Le taxi nous dépose au marché de Dantokpa – le plus grand marché à ciel ouvert d’Afrique de l’Ouest. Notre excursion touristique de la journée. Premier réflexe de Yovo yovo : trouver un guide. Parmi ceux qui attendent là, au coin d’une allée, à alpaguer les touristes pour mieux les arnaquer, on en choisi un – chétif, mignon et innocent. Déodat, six ans – quand on vient à sa rencontre il nous raconte tout de go qu’il se fait appeler Zizou parce qu’il est né le jour de la finale de la coupe du monde – celle de 1998 bien sûr. Six ans le gamin – et c’est en sa compagnie qu’on part se perdre dans la foule de ce trouve-tout gargantuesque et vertigineux.

Zizou et ses copains

Zizou et ses copains

Naïma et Déodat. Faut pas que je les perde de vue. Faut pas que je les perde de vue. Et ça se bouscule tout partout autour de moi, ça se serre tout contre moi. Un autre café-lait concentré sucré pour me tenir alerte – il m’en faut un. Parfois je dois courir rastas au vent dans ce labyrinthe pour rattraper Naïma.
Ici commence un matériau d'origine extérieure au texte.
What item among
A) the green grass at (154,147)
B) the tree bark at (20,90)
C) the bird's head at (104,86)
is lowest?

À un stand de bouffe qui pue la friture et la viande laissée au soleil depuis trop longtemps elle me dit : «  On est comme une pointe de lait dans un océan de café. ». Cette phrase me marque et me détend – je suis plus à même de lutter contre la marée humaine qui m’attend à chaque allée, dans chaque coin.

Ici des fabricants de djembés qui s’attellent à la tache – un stand pour touristes – façonner le bois, tirer la peau, la nouer dessus – tout ça pour épater les péquins.

Fabrication d'un djembé

Fabrication d’un djembé

 

Là des animaux. Des lézards. Un petit singe – tout mignon, tout à fait majestueux.

 

Hé mec, tu veux ma photo?

Hé mec, tu veux ma photo?

 

Là des kilomètres de tissus – en tas, plié, déployé. Explosion de couleurs africaines. Du wax. [ou de LA wax?]. Là encore, des pierres plus ou moins précieuses – des fauteuils en bambou ou en ébène gravé. des statues africaines.

Puis Déodat/Zizou nous embarque dans un coin « secret » de Dantokpa. Il raconte qu’il émmène jamais les touristes là-bas – je sais pas si on doit le croire ou pas. Naïma et moi on suit Déodat dans tout ce gros bordel ce dédale immense. Et on déboule sans mot dire en trombe vers midi la faim qui commence à nous tirailler le ventre en plein milieu… de centaines de crânes et de mains coupées.

« Humains ? » je demande en désignant ce qui s’étale sous nos yeux.

Le petit Déodat reste silencieux.

« Ça sert à quoi tout ça ? » je me penche vers Naïma.

bénin 075

 

« Du vaudou… », elle répond.

Ces crânes – oiseaux singes… hommes ?… ces os, tous ces trucs là, exposés à l’air libre… C’est pour des sacrifices ? Des offrandes ?

Du vaudou… Je m’enlève de la tête l’image de la Lady Voodoo du jeu Monkey Island – ma première confrontation avec le vaudou – et je me remémore ce que j’en connais depuis notre escapade à Puerto Nuevo avant-hier. Le culte des dieux du peuple Fon. La célébration des forces de la nature….

Le marché l’univers si grouillant de monde si dynamique si bruyant se réduit se dilate – silence. Calme. Mi-apaisant mi inquiétant. Même le ciel a une autre couleur. De gris bleu il passe au jaune pale et sublime les nuages de coton. État second état bizarre.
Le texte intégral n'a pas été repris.